## Start STORED ROWS
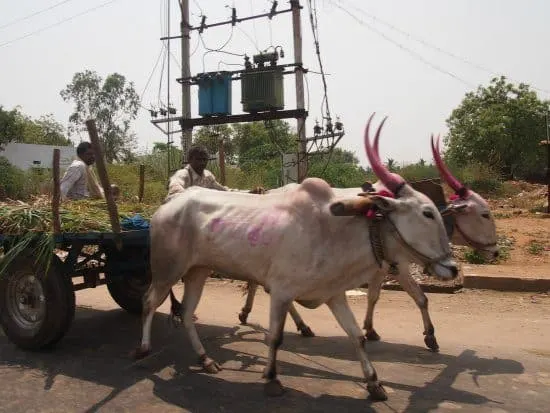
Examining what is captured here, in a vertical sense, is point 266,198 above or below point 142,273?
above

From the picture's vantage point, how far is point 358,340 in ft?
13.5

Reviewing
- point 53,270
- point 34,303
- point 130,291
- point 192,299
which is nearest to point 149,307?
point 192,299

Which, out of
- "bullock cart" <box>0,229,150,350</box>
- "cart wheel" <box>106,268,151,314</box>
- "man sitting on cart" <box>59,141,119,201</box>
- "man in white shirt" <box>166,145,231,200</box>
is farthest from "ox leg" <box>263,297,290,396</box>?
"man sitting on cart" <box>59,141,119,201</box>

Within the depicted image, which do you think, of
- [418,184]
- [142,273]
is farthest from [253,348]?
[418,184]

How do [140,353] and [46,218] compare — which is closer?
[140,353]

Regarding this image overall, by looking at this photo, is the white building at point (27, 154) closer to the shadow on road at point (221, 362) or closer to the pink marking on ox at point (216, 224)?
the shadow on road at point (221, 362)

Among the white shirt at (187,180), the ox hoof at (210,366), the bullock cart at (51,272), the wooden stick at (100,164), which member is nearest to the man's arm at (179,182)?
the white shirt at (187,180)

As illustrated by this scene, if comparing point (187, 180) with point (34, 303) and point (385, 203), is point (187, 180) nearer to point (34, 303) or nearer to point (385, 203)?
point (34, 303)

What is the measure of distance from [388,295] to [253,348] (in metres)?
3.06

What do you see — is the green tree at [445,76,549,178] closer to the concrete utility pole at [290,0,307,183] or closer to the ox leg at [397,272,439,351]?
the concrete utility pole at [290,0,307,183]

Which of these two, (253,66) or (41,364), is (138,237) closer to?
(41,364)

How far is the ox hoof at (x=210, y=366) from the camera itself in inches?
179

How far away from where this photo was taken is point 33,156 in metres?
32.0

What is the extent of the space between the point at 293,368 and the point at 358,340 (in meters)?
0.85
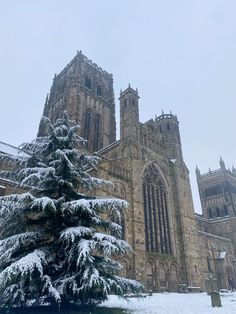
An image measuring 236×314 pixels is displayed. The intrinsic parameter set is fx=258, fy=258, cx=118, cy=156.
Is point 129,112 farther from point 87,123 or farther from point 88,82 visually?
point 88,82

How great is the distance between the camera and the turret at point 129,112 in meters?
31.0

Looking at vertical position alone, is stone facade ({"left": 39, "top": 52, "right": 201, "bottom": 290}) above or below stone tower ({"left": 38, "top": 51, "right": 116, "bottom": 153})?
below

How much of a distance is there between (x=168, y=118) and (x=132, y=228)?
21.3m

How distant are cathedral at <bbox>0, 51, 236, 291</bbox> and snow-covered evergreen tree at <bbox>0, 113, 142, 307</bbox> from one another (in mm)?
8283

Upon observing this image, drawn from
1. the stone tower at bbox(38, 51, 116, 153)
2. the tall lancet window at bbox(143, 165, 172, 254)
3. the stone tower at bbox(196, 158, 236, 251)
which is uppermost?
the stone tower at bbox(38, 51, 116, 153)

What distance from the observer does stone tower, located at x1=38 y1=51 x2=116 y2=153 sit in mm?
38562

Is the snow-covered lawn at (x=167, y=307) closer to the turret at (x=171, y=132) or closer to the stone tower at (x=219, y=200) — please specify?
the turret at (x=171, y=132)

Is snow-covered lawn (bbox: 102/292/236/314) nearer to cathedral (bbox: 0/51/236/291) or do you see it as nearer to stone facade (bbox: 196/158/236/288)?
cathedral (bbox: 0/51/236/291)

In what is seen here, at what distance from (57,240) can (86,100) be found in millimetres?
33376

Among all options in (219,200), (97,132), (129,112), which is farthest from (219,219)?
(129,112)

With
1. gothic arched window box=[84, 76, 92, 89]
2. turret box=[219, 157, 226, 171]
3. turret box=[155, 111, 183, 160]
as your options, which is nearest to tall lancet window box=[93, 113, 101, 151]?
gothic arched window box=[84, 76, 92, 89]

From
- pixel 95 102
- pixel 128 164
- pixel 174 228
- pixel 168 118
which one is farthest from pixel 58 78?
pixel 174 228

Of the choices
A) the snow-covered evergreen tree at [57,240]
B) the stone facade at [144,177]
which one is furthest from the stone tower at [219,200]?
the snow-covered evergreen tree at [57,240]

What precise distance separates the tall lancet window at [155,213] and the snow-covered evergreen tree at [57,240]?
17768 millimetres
## End STORED ROWS
# [EXERCISE]
Repeat word for word the lines running from the line containing "How much of" to the end of the entries above, inclusive.

# [EXERCISE ANSWER]
How much of a distance is there between (x=168, y=118) and (x=132, y=228)?
21.3m

How distant are cathedral at <bbox>0, 51, 236, 291</bbox> and snow-covered evergreen tree at <bbox>0, 113, 142, 307</bbox> from one another (in mm)?
8283

Upon observing this image, drawn from
1. the stone tower at bbox(38, 51, 116, 153)
2. the tall lancet window at bbox(143, 165, 172, 254)
3. the stone tower at bbox(196, 158, 236, 251)
which is uppermost?
the stone tower at bbox(38, 51, 116, 153)

What distance from the observer does stone tower, located at x1=38 y1=51 x2=116 y2=153 sit in mm?
38562

Is the snow-covered lawn at (x=167, y=307) closer to the turret at (x=171, y=132) or closer to the stone tower at (x=219, y=200) — please specify?
the turret at (x=171, y=132)

Is snow-covered lawn (bbox: 102/292/236/314) nearer to cathedral (bbox: 0/51/236/291) or do you see it as nearer to stone facade (bbox: 196/158/236/288)?
cathedral (bbox: 0/51/236/291)

In what is seen here, at what distance from (57,240) can (86,100) be found in millimetres?
33376

Among all options in (219,200), (97,132), (129,112), which is farthest from (219,219)?
(129,112)

With
1. gothic arched window box=[84, 76, 92, 89]
2. turret box=[219, 157, 226, 171]
3. turret box=[155, 111, 183, 160]
as your options, which is nearest to tall lancet window box=[93, 113, 101, 151]?
gothic arched window box=[84, 76, 92, 89]

From
- pixel 95 102
- pixel 128 164
- pixel 174 228
- pixel 168 118
which one is farthest from pixel 58 78?
pixel 174 228

Of the choices
A) the snow-covered evergreen tree at [57,240]
B) the stone facade at [144,177]
which one is furthest from the stone tower at [219,200]?
the snow-covered evergreen tree at [57,240]

What precise distance separates the tall lancet window at [155,213] and the snow-covered evergreen tree at [57,240]?
17768 millimetres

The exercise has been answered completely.